郡山ソーシャルワーカーズオフィス代表。ソーシャルワーカーとして病院、特養、老健、在宅介護支援センター、居宅介護支援事業所等に勤務した後、独立。個人・グループに対するスーパービジョンや各種研修の講師等を行う。

なんでもできる、わけがない

 「お困りのことはありませんか? なんでもおっしゃってください。相談に乗りますから」皆さん、こんなことを気軽に言っていませんか?
 本当に「なんでも」相談に乗れるものでしょうか? いいえ、無理です。だって私たちは、一人のケアマネジャーに過ぎないのですから、限界があります。なんでもしようとするのではなく、自分のできることとできないことをちゃんとわかっていることが必要なんです。
 例えば、あなたが訪問看護に長く従事してきた方であれば、たいがいの在宅医療に関する相談には乗れることでしょう。でも、障害者総合支援法と介護保険法の両方の利用が可能な利用者さんに訪問介護を上手に組み合わせようとすると、途端にわからなくなったり、迷ったりするはずです。私たちケアマネジャーはそれぞれ、元職の資格やキャリアをもっています。介護に関するさまざまな知識・経験は豊かです。しかし、その経験だけですべての相談に乗れるわけではないですし、わからないこともたくさんあるはずです。まずそのことを認めましょう。
 また、基礎資格の経験からできることであっても、ケアマネジャーの身でそれをしてしまうことがまずい場面もあるのです。例えば、時間があるからと「今回だけ」のつもりでおむつ交換を手伝ったとします。
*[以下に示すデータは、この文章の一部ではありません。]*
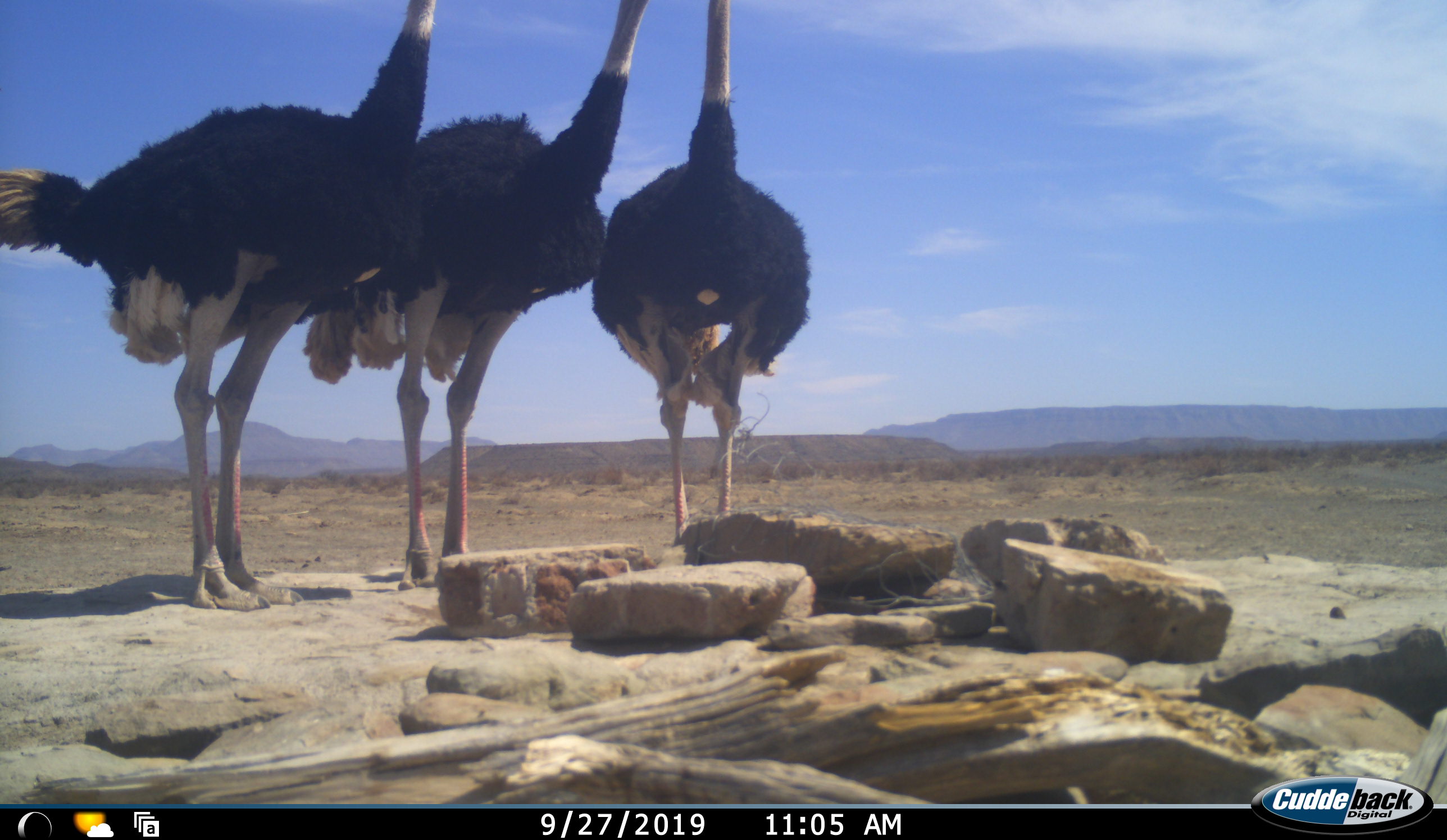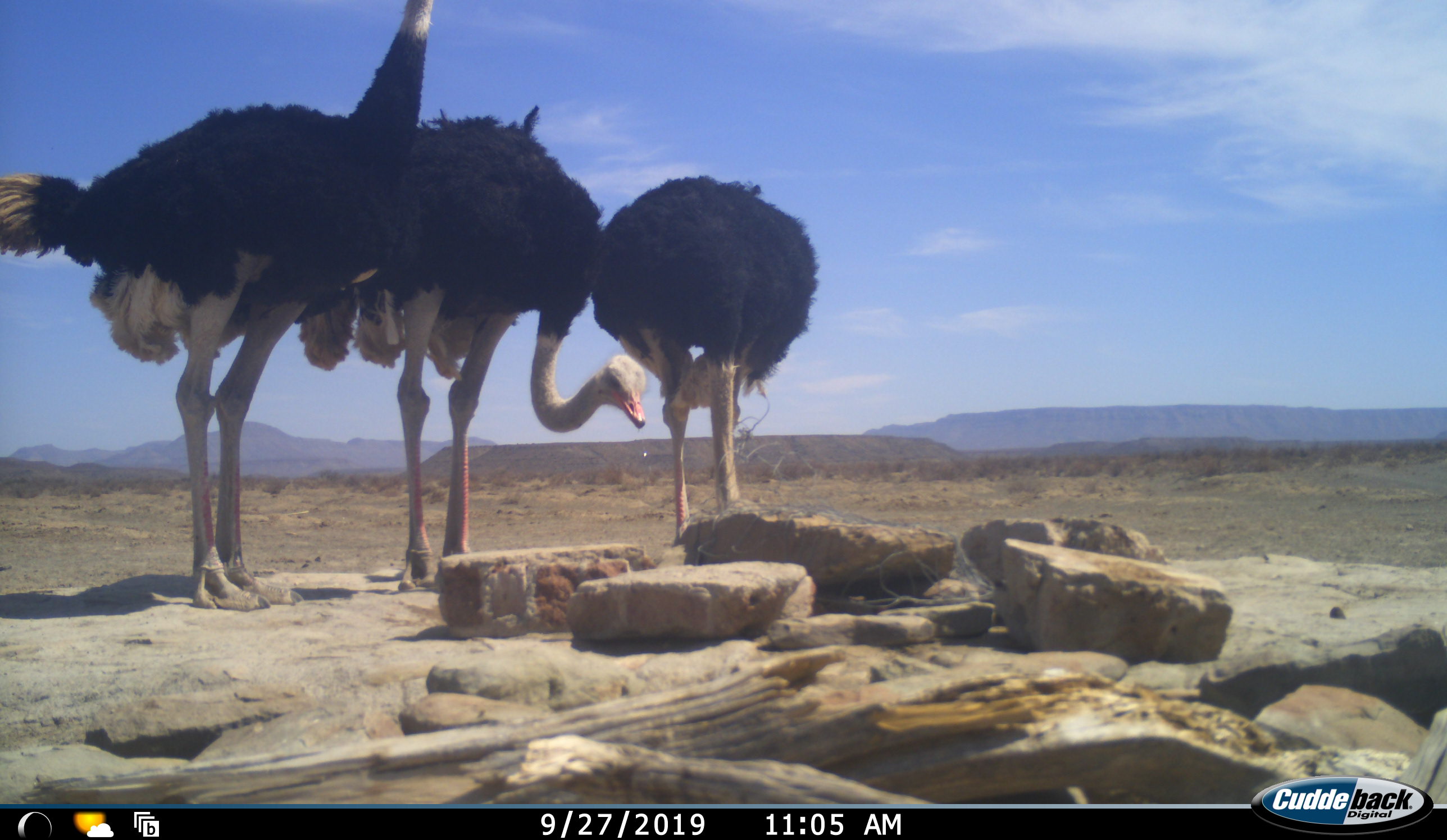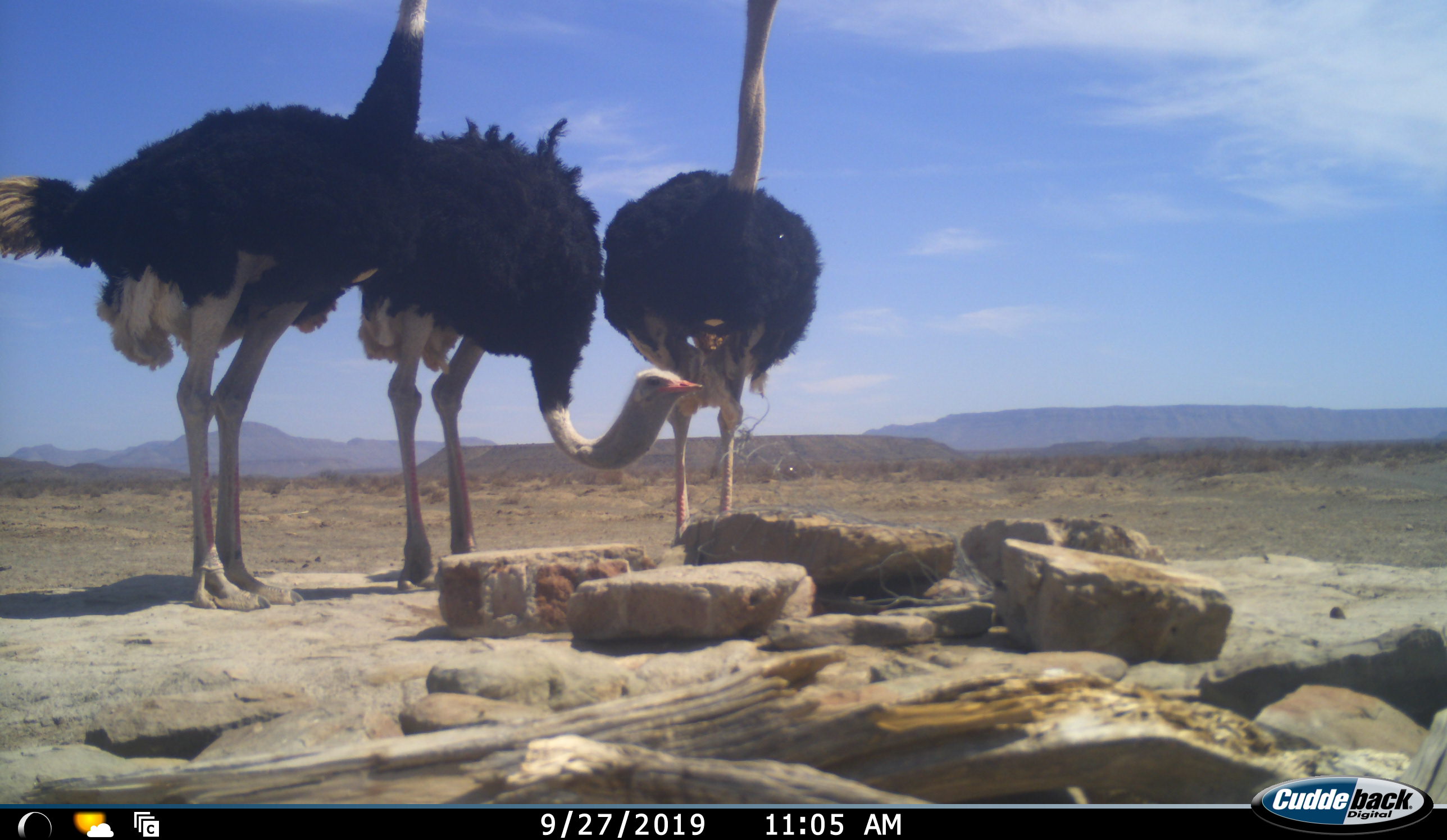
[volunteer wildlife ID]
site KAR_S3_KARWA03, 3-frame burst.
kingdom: Animalia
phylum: Chordata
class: Aves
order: Struthioniformes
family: Struthionidae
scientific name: Struthionidae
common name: ostrich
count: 3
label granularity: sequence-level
すると利用者さんは、この人はおむつ交換もしてくれる人だと思って、また頼んでくるかもしれません。そのとき、あなたは「時間がないから」と断れますか? 断ってしまえば、この人は前はやってくれたのに……というわだかまりを生むことでしょう。ちょっとした親切心が「こんなはずじゃなかった」につながるのです。
 私たちは「なんでも屋ではない!」ということを意識したときに、一つは自分の得意な分野、興味関心を持っていることをしっかり意識するとともに、苦手だったりよくわからないことは何かをちゃんと整理しておく必要があるということ、もう一つは、ケアマネジャーとしてすべきこととしてはいけないことをきちんと区別しておくことが必要なのです。

餅は餅屋を心得る

 もちろん、自分の得意なことに対してはきちんと受け止めて対応してください。しかし、苦手だったりよくわからないことは、頑張って自分でやるよりも、もっと上手な方にお任せするのがよいのです。そのための仕組みもありますよね。そう、サービス担当者会議です。チームの中の専門家ときちんと連携することができれば、チームのメンバーの力の分だけできることが広がっていきます。
 一番避けたいのは、自分が知らないから、苦手だからと気づかないふりをしてしまうことです。問題から目を背けることです。私たちケアマネジャーは「なんでもする人」ではありません。ましてや「なんでも相談に乗れる人でも解決できる人」でもありません。
 しなくてはならないことは、利用者の感じている悩みを、まず受け止めること。そして、その解決に自分が寄与できるかを判断し、できる部分をきちんと示しながらともに解決を目指していくことです。そうすれば、何をしなくてはいけないかは自然とみえてきますよね。まずは、介護保険の範疇で活用できるものの有無を判断し、その効果とともに提供できる事業所を調べ、利用者に提示しケアプラン原案の同意を得る、すなわち、ケアマネジャーとして一番大切なケアプランを作成しましょう。

どうしてもいいたいときには

 それでもどうしても冒頭のセリフを口にしたいのであれば、「私にできる限りのことはしますし、問題によってはもっと上手に相談に乗れる人を紹介します。だから一人で悩まないでください」と続けたいものですね。